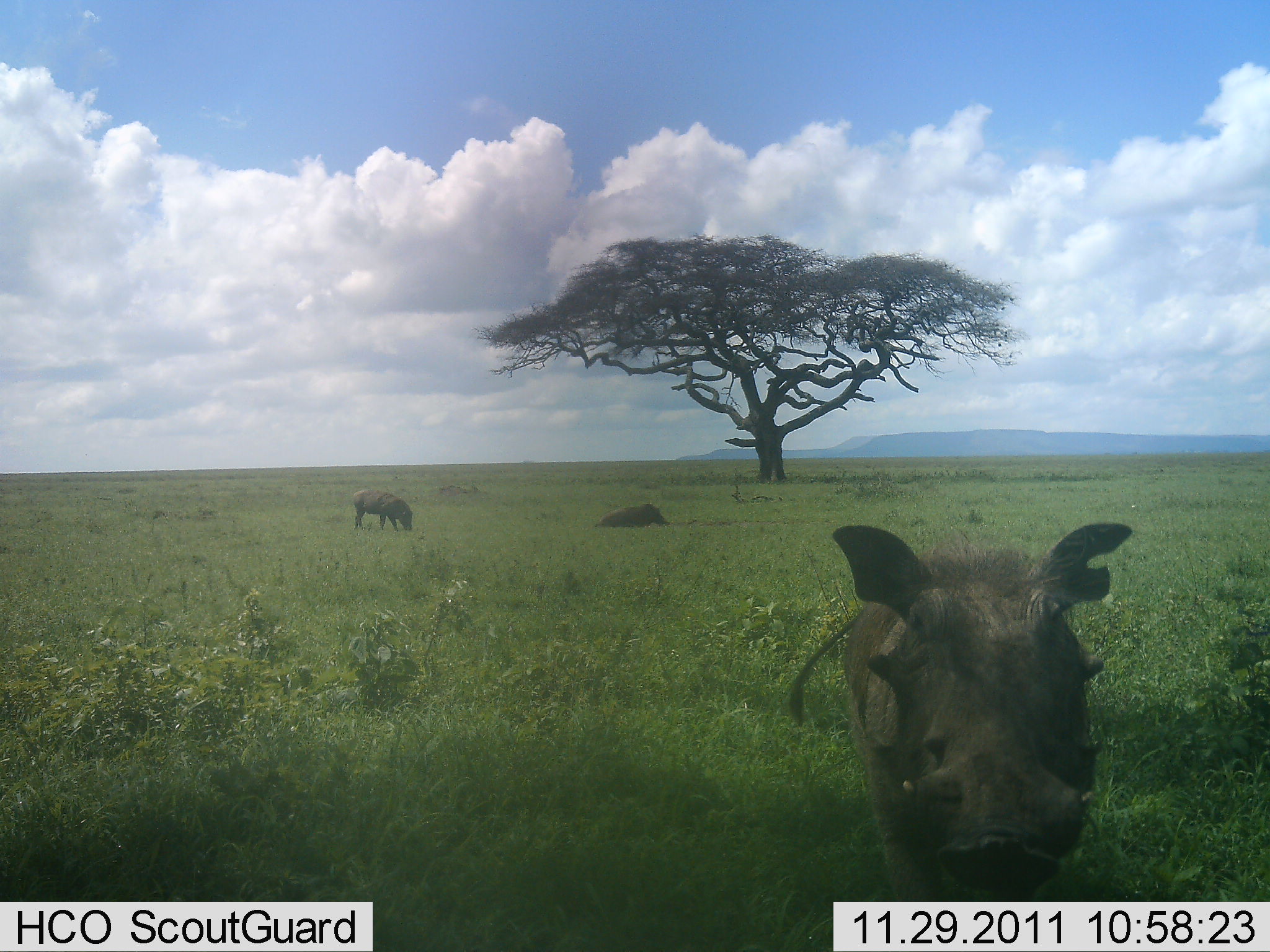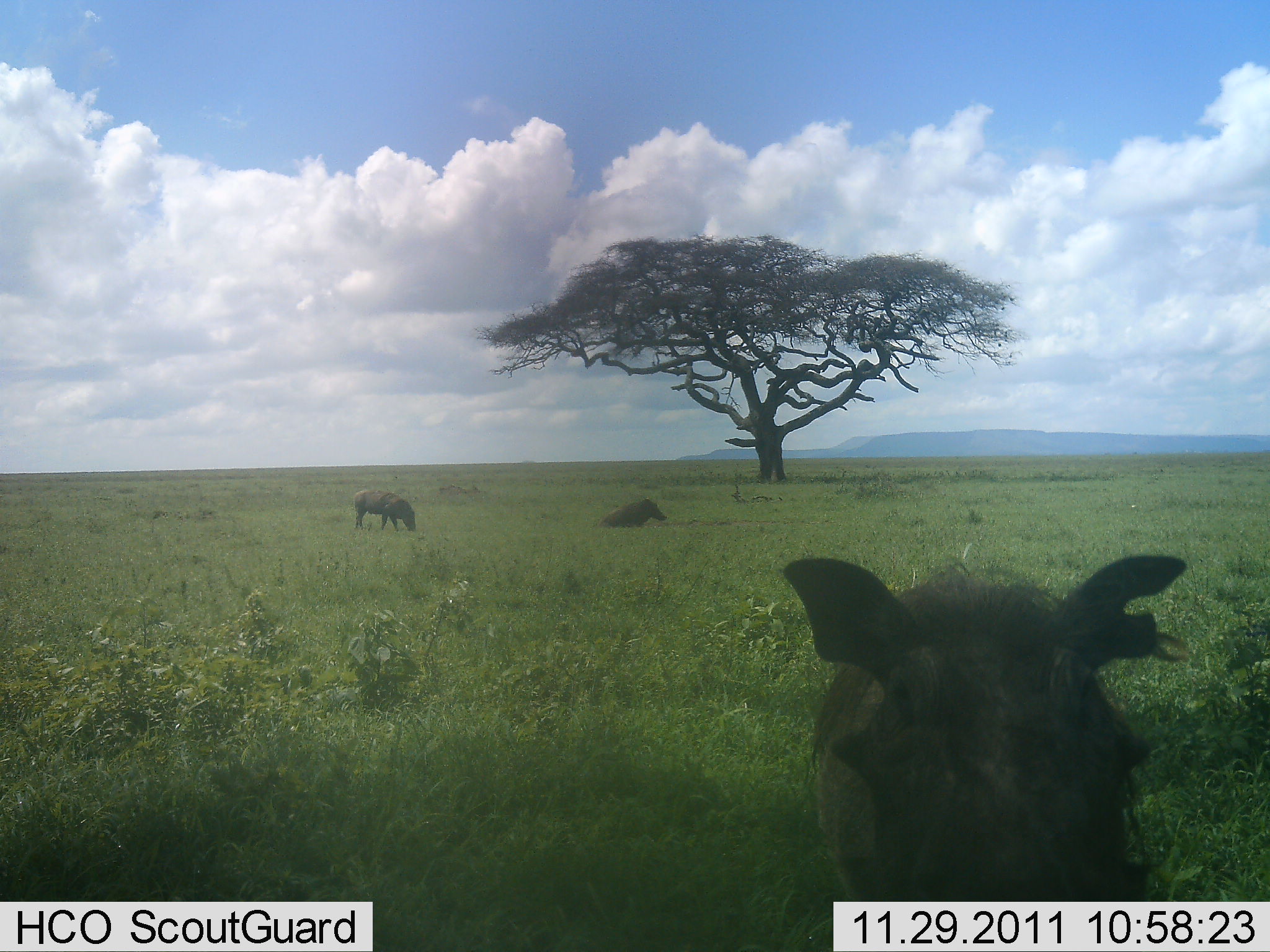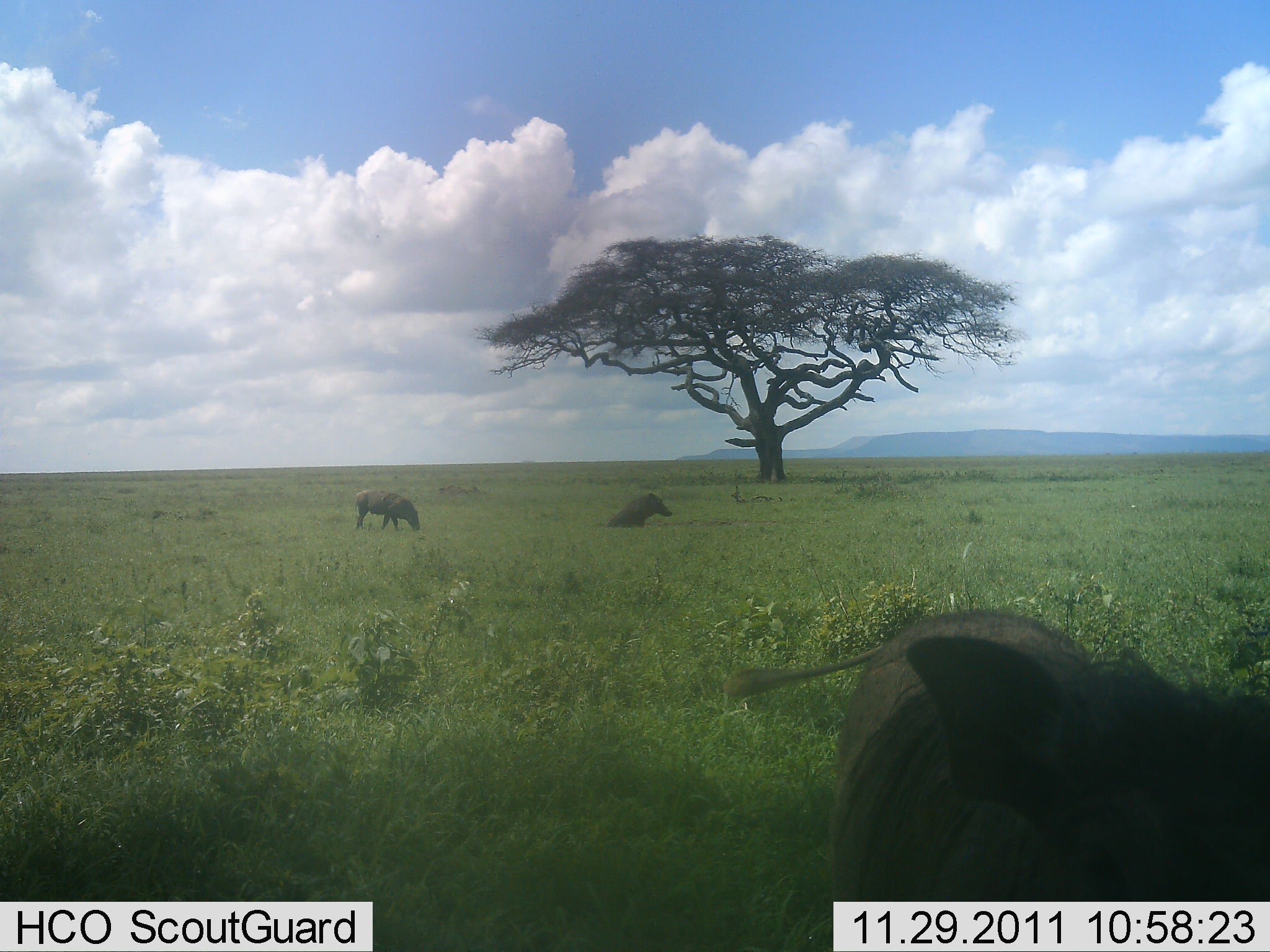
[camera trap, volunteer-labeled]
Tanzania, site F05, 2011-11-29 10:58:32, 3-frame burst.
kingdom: Animalia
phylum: Chordata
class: Mammalia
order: Artiodactyla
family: Suidae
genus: Phacochoerus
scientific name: Phacochoerus africanus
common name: warthog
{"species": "warthog (Phacochoerus africanus)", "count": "3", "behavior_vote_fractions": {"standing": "57%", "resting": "79%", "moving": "64%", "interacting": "14%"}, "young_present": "0%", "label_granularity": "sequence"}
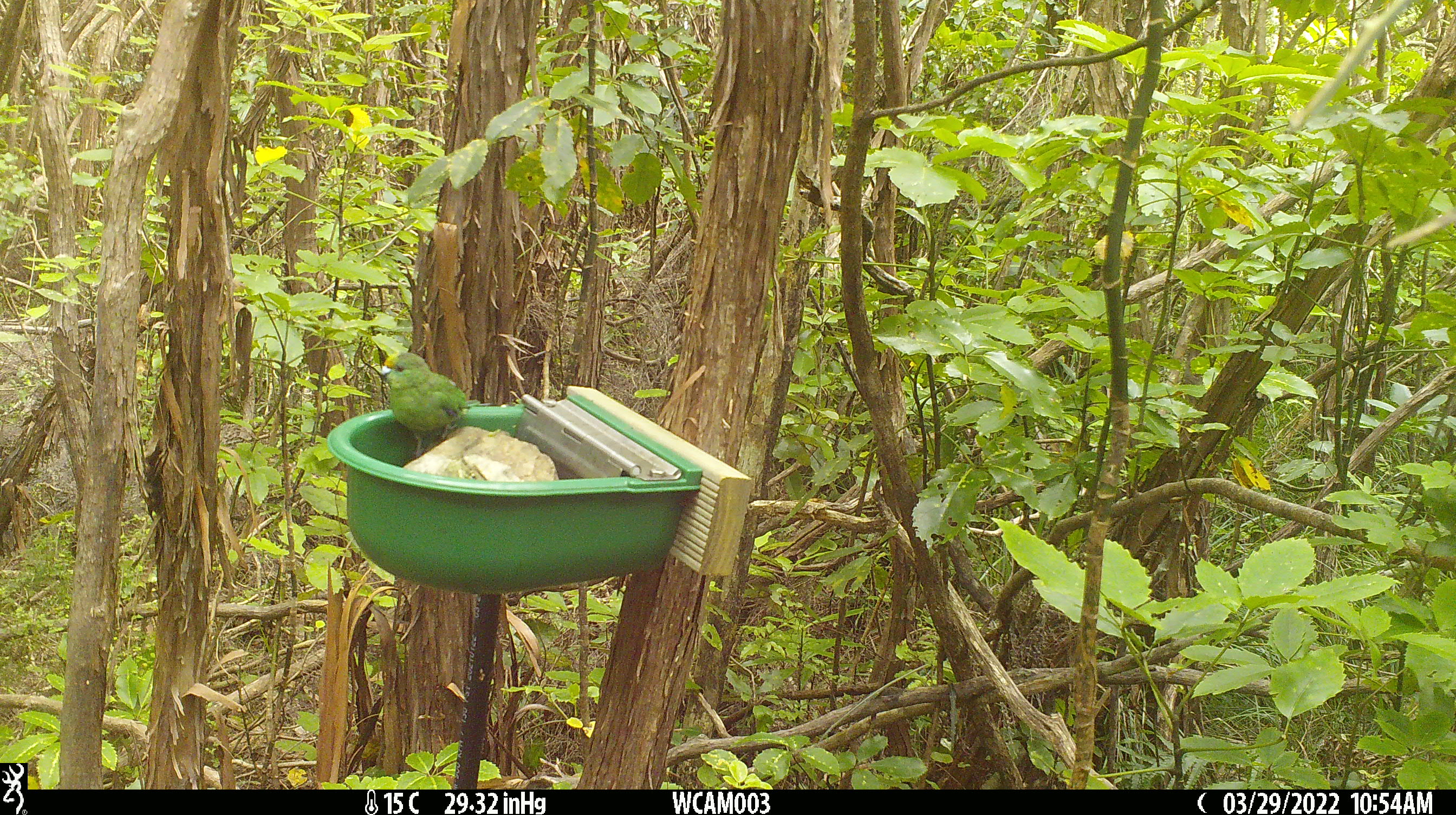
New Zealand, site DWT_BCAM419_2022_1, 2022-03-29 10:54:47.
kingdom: Animalia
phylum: Chordata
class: Aves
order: Psittaciformes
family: Psittaculidae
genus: Cyanoramphus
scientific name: Cyanoramphus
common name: parakeet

^^^^^^^^

• Task item: Set down the entries above exactly, and keep every picture out of your copy.

• Answer for the task:
[camera trap, volunteer-labeled]
Tanzania, site F05, 2011-11-29 10:58:32, 3-frame burst.
kingdom: Animalia
phylum: Chordata
class: Mammalia
order: Artiodactyla
family: Suidae
genus: Phacochoerus
scientific name: Phacochoerus africanus
common name: warthog
{"species": "warthog (Phacochoerus africanus)", "count": "3", "behavior_vote_fractions": {"standing": "57%", "resting": "79%", "moving": "64%", "interacting": "14%"}, "young_present": "0%", "label_granularity": "sequence"}
New Zealand, site DWT_BCAM419_2022_1, 2022-03-29 10:54:47.
kingdom: Animalia
phylum: Chordata
class: Aves
order: Psittaciformes
family: Psittaculidae
genus: Cyanoramphus
scientific name: Cyanoramphus
common name: parakeet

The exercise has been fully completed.